---------- Records supplied ----------

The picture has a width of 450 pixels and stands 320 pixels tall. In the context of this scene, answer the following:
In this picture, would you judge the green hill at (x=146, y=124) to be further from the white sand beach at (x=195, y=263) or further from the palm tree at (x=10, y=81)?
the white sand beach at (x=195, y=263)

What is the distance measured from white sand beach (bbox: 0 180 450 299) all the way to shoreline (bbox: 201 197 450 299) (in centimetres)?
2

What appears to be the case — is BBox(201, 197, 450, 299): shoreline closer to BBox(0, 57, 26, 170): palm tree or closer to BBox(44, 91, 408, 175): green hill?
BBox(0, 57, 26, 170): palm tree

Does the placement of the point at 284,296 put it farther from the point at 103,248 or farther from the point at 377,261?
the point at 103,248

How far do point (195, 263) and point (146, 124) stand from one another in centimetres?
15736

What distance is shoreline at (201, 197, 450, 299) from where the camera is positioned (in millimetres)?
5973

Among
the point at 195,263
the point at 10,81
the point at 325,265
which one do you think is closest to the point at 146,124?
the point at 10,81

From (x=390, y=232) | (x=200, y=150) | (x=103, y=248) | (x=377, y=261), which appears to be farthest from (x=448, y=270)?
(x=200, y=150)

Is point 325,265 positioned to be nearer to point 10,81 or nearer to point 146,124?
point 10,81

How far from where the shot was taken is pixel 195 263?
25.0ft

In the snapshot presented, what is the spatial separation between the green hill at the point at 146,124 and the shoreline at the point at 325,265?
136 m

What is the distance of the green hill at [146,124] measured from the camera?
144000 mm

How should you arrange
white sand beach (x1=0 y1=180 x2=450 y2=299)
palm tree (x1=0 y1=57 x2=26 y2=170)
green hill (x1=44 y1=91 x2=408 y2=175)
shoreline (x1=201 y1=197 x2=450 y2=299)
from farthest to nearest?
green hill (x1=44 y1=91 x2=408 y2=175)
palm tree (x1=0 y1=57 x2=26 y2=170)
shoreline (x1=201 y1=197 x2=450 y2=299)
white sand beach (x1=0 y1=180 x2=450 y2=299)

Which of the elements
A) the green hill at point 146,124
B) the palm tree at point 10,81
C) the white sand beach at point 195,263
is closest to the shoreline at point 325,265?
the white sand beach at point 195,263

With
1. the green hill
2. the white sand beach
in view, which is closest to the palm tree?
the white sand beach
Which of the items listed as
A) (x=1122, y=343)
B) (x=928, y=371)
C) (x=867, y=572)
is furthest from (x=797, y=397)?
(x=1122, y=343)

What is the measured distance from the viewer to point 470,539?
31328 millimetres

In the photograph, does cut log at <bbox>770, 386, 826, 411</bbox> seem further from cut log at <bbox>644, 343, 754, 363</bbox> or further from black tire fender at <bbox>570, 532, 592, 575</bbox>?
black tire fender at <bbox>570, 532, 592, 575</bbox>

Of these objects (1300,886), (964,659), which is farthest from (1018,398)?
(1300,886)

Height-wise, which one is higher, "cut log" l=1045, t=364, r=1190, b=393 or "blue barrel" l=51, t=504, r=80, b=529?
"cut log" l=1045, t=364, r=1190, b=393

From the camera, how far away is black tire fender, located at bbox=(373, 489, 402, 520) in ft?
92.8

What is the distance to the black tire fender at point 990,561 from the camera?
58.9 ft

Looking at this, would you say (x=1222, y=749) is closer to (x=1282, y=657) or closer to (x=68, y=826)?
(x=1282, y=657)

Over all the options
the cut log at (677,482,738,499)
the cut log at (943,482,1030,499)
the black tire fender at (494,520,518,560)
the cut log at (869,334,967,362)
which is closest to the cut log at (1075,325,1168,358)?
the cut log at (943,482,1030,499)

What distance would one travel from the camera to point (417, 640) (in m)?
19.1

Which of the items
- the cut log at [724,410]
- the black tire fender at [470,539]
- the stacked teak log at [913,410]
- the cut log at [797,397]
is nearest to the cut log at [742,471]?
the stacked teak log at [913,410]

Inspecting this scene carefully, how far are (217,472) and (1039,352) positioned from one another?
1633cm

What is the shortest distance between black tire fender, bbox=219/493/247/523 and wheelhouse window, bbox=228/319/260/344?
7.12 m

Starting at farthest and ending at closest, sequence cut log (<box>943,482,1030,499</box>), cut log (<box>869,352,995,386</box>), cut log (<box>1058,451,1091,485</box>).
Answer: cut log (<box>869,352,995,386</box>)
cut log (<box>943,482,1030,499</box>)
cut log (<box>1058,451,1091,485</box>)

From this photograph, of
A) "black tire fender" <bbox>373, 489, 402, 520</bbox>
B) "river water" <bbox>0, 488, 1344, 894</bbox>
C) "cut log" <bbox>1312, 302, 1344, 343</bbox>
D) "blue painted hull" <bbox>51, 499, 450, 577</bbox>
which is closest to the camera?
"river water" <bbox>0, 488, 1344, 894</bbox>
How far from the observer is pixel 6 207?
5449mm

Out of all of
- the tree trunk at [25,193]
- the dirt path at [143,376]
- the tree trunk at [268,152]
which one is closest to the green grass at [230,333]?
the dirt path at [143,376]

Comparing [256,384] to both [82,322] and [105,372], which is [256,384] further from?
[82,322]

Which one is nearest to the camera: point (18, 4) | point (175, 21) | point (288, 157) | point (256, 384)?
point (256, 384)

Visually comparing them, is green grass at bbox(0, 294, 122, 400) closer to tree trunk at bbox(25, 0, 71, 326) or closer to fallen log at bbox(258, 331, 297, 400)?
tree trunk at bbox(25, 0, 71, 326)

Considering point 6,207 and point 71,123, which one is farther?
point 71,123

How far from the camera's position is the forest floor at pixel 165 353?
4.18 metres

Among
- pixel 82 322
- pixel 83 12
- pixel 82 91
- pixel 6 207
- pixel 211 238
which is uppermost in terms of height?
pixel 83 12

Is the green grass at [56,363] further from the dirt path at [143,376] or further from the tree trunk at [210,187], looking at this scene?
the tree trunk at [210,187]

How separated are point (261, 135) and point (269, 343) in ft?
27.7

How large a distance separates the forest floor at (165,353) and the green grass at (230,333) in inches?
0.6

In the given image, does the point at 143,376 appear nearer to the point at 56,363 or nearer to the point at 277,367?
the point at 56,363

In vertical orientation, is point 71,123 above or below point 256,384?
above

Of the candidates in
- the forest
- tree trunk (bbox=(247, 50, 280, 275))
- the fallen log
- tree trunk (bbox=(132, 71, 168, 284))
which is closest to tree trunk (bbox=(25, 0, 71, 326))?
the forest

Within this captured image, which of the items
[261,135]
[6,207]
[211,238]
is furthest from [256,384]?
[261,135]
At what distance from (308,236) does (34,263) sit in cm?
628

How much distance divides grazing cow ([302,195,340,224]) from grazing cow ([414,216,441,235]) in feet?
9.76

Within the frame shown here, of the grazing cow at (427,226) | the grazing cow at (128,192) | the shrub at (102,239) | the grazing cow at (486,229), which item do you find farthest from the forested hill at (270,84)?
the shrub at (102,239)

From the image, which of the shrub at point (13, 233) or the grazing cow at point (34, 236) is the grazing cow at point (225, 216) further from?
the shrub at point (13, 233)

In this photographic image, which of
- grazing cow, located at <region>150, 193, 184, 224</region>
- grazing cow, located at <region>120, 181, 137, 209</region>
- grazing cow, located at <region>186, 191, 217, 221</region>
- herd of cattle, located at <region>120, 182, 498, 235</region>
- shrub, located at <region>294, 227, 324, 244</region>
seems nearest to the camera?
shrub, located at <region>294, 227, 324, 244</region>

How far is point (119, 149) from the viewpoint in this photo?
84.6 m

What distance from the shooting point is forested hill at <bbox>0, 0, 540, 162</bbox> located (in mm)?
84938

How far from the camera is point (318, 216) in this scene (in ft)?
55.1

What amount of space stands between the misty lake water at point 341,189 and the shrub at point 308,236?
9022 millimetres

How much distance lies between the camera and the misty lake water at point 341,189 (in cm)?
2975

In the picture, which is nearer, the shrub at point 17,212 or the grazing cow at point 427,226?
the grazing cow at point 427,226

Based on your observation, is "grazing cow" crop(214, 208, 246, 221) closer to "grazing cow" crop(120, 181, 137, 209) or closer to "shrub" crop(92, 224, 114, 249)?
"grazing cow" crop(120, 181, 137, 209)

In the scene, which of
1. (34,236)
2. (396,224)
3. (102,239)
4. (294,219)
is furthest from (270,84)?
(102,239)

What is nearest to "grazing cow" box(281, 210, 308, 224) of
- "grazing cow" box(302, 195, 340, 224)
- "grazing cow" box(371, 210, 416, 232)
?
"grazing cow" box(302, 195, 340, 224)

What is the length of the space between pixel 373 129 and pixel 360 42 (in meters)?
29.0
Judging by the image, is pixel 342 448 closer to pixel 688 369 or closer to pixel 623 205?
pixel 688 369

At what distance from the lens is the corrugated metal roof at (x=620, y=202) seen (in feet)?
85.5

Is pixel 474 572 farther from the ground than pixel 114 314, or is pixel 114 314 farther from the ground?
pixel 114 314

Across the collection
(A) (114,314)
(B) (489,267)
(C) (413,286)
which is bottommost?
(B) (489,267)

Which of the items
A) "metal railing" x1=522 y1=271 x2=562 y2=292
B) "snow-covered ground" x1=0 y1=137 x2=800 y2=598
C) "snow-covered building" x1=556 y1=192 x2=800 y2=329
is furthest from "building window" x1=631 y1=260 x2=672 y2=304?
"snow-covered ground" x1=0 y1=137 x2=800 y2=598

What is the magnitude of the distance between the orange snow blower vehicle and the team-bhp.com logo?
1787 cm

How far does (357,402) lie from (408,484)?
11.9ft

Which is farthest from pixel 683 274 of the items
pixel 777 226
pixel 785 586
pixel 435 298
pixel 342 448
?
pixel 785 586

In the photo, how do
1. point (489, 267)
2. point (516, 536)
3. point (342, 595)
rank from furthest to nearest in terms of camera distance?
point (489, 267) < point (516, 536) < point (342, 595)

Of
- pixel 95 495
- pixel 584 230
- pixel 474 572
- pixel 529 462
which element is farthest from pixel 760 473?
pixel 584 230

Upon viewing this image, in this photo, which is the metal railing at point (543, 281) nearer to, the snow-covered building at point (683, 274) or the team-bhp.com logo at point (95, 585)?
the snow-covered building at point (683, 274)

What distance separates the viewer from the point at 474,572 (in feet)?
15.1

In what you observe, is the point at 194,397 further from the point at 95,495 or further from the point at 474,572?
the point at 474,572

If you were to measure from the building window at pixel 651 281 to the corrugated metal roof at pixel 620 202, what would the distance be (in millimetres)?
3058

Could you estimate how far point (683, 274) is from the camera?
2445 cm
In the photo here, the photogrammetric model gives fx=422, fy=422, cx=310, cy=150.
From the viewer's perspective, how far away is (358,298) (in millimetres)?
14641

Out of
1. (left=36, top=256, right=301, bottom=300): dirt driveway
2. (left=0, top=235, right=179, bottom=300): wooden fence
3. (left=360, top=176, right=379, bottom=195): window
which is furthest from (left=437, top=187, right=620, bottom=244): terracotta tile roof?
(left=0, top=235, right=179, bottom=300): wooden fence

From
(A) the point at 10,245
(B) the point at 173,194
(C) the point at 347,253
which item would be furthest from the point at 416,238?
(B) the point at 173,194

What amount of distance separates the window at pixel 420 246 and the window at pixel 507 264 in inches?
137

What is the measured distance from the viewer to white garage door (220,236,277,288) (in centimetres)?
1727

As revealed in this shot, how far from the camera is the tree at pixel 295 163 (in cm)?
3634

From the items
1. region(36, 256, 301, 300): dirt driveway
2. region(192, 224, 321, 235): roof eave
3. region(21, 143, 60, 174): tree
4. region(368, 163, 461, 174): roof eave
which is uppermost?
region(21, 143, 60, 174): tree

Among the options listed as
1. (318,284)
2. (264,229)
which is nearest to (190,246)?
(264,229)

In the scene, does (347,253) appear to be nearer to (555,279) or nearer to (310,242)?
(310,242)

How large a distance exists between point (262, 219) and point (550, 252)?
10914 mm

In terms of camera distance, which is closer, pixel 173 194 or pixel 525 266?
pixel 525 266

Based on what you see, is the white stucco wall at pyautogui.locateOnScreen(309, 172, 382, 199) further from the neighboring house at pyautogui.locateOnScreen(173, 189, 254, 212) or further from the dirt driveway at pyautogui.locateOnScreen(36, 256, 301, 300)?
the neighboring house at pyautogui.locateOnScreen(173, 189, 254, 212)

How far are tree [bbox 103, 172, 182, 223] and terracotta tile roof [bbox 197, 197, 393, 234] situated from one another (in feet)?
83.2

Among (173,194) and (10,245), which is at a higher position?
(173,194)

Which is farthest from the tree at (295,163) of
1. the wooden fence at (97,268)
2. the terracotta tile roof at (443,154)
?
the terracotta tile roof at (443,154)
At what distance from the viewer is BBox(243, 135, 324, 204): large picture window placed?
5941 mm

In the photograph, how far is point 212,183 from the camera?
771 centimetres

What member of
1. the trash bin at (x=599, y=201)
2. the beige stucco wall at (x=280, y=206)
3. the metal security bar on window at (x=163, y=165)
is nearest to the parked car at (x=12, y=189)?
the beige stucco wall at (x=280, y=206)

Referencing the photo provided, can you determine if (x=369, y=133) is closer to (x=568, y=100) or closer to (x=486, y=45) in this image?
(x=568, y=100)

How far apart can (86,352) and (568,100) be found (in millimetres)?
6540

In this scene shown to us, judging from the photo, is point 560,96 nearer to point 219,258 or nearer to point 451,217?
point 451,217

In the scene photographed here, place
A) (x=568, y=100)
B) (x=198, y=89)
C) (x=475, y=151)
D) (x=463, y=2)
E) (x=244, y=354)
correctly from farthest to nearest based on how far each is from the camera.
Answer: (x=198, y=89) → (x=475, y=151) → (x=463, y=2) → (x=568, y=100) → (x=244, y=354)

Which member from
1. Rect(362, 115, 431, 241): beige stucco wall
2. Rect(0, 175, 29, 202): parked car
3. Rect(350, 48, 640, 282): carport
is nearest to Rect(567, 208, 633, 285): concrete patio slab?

----------

> [Request]: Copy only the stretch running from the line containing "How far are tree" to the final line of the entries, both ends included, exactly as it stands.

> [Right answer]:
How far are tree [bbox 103, 172, 182, 223] and terracotta tile roof [bbox 197, 197, 393, 234] situated from one another (in feet)?
83.2

Among (173,194) and (10,245), which is at a higher position?
(173,194)

Which is farthest from the tree at (295,163) of
1. the wooden fence at (97,268)
2. the terracotta tile roof at (443,154)
?
the terracotta tile roof at (443,154)
At what distance from the viewer is BBox(243, 135, 324, 204): large picture window placed?
5941 mm

In the photograph, how far is point 212,183 from the camera?
771 centimetres

What member of
1. the trash bin at (x=599, y=201)
2. the beige stucco wall at (x=280, y=206)
3. the metal security bar on window at (x=163, y=165)
is nearest to the parked car at (x=12, y=189)?
the beige stucco wall at (x=280, y=206)

Referencing the photo provided, can you determine if (x=369, y=133) is closer to (x=568, y=100) or closer to (x=486, y=45) in this image?
(x=568, y=100)

How far apart can (86,352) and (568,100) be found (in millimetres)?
6540

In this scene shown to us, judging from the photo, is point 560,96 nearer to point 219,258 or nearer to point 451,217?
point 451,217

In the scene photographed here, place
A) (x=568, y=100)
B) (x=198, y=89)
C) (x=475, y=151)
D) (x=463, y=2)
E) (x=244, y=354)
correctly from farthest to nearest based on how far each is from the camera.
Answer: (x=198, y=89) → (x=475, y=151) → (x=463, y=2) → (x=568, y=100) → (x=244, y=354)

Which member from
1. Rect(362, 115, 431, 241): beige stucco wall
2. Rect(0, 175, 29, 202): parked car
3. Rect(350, 48, 640, 282): carport
is nearest to Rect(567, 208, 633, 285): concrete patio slab?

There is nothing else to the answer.